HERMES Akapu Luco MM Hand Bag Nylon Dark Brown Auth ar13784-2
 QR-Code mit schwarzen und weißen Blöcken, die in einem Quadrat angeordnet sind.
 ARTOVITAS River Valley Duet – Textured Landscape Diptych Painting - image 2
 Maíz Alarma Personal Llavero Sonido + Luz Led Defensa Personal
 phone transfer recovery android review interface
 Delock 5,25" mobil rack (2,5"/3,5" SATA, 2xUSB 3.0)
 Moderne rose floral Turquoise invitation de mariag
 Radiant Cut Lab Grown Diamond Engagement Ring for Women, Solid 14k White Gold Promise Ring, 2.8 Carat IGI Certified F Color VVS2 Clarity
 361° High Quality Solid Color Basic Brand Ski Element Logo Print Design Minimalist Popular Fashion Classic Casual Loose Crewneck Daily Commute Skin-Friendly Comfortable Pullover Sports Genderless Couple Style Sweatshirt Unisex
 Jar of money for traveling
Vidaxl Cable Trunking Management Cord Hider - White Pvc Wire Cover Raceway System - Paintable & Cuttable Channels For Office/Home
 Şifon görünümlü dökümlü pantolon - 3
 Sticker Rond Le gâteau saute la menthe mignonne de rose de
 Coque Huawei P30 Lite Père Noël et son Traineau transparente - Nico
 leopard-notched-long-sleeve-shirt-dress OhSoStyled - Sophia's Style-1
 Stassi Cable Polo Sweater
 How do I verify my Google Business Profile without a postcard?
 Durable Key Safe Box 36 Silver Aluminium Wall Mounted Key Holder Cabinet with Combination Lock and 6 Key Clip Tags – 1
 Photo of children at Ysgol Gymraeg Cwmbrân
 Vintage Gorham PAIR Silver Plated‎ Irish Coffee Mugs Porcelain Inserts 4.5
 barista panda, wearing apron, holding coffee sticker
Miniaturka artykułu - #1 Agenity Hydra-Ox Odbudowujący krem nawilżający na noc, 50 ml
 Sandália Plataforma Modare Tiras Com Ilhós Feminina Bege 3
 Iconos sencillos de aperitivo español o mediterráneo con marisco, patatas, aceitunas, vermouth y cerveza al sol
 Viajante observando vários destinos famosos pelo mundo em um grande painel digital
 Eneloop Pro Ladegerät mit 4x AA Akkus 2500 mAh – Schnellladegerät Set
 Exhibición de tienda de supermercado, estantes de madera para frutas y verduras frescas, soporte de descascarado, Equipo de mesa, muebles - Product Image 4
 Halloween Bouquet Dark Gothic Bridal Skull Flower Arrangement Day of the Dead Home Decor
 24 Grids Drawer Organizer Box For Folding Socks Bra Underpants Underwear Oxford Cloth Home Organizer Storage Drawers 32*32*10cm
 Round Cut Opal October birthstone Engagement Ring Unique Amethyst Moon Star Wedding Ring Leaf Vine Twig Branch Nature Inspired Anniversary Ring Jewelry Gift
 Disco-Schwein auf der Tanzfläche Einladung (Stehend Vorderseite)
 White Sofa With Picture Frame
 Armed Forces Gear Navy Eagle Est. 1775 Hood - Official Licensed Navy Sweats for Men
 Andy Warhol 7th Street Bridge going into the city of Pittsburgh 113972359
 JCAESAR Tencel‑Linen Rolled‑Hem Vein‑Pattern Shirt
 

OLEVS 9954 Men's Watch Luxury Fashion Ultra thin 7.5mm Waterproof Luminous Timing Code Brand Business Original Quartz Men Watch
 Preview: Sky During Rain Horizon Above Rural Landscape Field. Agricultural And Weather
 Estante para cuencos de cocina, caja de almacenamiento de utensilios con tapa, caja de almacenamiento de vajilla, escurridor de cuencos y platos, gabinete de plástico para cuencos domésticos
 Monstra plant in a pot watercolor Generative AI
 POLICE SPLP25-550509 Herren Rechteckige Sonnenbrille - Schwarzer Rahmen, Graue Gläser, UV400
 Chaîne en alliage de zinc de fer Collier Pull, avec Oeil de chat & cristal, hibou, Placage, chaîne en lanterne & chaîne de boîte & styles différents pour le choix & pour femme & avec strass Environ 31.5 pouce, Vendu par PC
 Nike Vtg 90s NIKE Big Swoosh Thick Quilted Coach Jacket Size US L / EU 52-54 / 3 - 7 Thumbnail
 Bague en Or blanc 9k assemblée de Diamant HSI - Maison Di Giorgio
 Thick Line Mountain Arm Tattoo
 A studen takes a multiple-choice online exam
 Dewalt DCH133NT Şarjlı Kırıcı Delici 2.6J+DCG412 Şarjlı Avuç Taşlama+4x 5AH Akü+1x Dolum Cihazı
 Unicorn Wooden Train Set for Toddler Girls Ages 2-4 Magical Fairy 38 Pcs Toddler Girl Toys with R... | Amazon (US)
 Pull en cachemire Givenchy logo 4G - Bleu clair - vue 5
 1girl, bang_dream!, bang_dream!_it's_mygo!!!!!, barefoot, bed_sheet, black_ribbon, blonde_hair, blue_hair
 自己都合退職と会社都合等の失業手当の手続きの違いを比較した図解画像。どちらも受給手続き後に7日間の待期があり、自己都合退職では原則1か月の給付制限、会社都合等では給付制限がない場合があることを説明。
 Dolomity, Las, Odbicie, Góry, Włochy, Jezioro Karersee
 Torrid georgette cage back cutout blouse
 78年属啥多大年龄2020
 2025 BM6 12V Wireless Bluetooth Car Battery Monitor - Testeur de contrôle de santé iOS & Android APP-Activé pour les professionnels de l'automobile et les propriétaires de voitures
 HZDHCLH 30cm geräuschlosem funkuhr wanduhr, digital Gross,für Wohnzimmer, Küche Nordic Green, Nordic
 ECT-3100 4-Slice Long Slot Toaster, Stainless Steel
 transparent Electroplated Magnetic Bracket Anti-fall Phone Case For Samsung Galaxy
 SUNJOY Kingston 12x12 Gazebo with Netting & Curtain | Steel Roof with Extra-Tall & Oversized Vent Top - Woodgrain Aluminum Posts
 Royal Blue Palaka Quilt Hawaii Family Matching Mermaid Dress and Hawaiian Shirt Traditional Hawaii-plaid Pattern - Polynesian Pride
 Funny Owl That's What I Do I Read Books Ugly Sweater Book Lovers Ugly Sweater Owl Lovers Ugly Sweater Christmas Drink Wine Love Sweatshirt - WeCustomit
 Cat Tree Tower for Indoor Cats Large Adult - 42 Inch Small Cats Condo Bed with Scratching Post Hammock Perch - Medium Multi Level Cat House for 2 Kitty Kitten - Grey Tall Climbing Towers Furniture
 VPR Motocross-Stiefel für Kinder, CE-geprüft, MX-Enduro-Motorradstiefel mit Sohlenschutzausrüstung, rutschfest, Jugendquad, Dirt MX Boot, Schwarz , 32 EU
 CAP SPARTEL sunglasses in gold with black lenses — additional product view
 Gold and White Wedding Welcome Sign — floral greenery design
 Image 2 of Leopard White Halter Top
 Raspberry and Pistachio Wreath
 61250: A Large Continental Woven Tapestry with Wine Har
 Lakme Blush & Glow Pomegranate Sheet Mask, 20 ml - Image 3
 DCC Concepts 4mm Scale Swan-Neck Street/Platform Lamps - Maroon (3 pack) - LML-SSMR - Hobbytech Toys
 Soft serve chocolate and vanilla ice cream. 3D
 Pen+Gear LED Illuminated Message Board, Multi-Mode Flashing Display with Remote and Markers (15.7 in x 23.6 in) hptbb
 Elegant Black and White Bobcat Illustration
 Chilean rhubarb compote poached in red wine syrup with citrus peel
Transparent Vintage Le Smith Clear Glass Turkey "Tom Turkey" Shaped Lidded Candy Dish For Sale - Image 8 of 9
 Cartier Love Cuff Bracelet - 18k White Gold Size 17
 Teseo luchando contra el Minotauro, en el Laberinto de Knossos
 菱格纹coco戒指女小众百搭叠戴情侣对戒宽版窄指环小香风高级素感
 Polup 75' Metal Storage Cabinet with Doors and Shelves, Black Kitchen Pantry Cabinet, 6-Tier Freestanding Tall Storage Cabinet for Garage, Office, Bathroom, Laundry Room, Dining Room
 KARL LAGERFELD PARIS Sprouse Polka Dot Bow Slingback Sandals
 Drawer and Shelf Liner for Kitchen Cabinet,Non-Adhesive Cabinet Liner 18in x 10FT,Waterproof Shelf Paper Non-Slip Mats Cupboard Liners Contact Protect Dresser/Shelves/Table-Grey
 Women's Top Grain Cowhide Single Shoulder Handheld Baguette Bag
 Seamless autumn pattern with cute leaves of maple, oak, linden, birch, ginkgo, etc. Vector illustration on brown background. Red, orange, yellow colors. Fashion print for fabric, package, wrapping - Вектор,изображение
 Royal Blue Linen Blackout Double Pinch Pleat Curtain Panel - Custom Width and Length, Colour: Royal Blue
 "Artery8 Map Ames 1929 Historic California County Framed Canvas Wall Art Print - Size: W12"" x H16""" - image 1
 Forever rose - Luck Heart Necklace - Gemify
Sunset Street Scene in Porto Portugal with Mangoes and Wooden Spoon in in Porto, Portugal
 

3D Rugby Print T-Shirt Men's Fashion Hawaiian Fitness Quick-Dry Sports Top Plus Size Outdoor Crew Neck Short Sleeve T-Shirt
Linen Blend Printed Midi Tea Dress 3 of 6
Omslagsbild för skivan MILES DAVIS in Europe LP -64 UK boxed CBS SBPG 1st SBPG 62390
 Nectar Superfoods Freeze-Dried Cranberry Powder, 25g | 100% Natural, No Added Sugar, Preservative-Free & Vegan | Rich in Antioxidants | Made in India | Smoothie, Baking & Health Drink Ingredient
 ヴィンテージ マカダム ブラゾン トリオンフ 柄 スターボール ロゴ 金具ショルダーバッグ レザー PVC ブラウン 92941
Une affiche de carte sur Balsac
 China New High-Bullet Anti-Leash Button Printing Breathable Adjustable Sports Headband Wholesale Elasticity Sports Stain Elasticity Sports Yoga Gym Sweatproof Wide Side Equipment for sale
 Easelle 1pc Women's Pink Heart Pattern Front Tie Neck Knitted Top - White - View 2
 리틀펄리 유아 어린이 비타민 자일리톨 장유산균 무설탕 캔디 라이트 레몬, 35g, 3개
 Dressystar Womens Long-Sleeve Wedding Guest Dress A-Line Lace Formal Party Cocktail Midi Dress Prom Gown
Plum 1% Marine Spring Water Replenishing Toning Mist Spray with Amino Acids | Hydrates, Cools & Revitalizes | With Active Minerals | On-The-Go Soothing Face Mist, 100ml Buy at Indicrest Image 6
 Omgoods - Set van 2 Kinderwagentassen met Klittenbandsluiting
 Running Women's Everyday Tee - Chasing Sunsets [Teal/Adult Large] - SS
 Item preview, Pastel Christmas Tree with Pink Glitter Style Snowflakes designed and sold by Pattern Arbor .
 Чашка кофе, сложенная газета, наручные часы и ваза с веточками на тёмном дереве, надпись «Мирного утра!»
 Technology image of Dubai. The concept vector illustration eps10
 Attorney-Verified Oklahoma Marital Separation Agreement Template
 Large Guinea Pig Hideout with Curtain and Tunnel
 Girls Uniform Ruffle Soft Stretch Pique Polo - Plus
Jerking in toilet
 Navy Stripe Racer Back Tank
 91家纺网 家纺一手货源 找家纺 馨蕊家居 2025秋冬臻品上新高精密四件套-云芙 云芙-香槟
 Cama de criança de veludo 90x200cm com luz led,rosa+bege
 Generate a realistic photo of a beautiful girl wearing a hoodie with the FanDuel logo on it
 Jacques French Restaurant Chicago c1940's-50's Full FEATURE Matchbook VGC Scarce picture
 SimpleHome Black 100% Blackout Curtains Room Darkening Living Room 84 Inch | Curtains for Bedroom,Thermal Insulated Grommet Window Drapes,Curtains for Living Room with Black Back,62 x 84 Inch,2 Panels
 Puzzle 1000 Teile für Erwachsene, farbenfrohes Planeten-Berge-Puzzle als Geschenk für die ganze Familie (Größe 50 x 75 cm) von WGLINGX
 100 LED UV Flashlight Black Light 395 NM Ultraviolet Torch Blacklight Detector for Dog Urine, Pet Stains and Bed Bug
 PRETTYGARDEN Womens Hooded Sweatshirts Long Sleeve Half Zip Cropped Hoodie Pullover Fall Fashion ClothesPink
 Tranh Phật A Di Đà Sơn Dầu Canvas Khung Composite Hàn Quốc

******************************

Exercise objective ->
Please give an exact copy of the entries above, from the line with "Generate a realistic" down to the line with "SimpleHome Black 100%", inclusive, and nothing else.

Solution to this task ->
 Generate a realistic photo of a beautiful girl wearing a hoodie with the FanDuel logo on it
 Jacques French Restaurant Chicago c1940's-50's Full FEATURE Matchbook VGC Scarce picture
 SimpleHome Black 100% Blackout Curtains Room Darkening Living Room 84 Inch | Curtains for Bedroom,Thermal Insulated Grommet Window Drapes,Curtains for Living Room with Black Back,62 x 84 Inch,2 Panels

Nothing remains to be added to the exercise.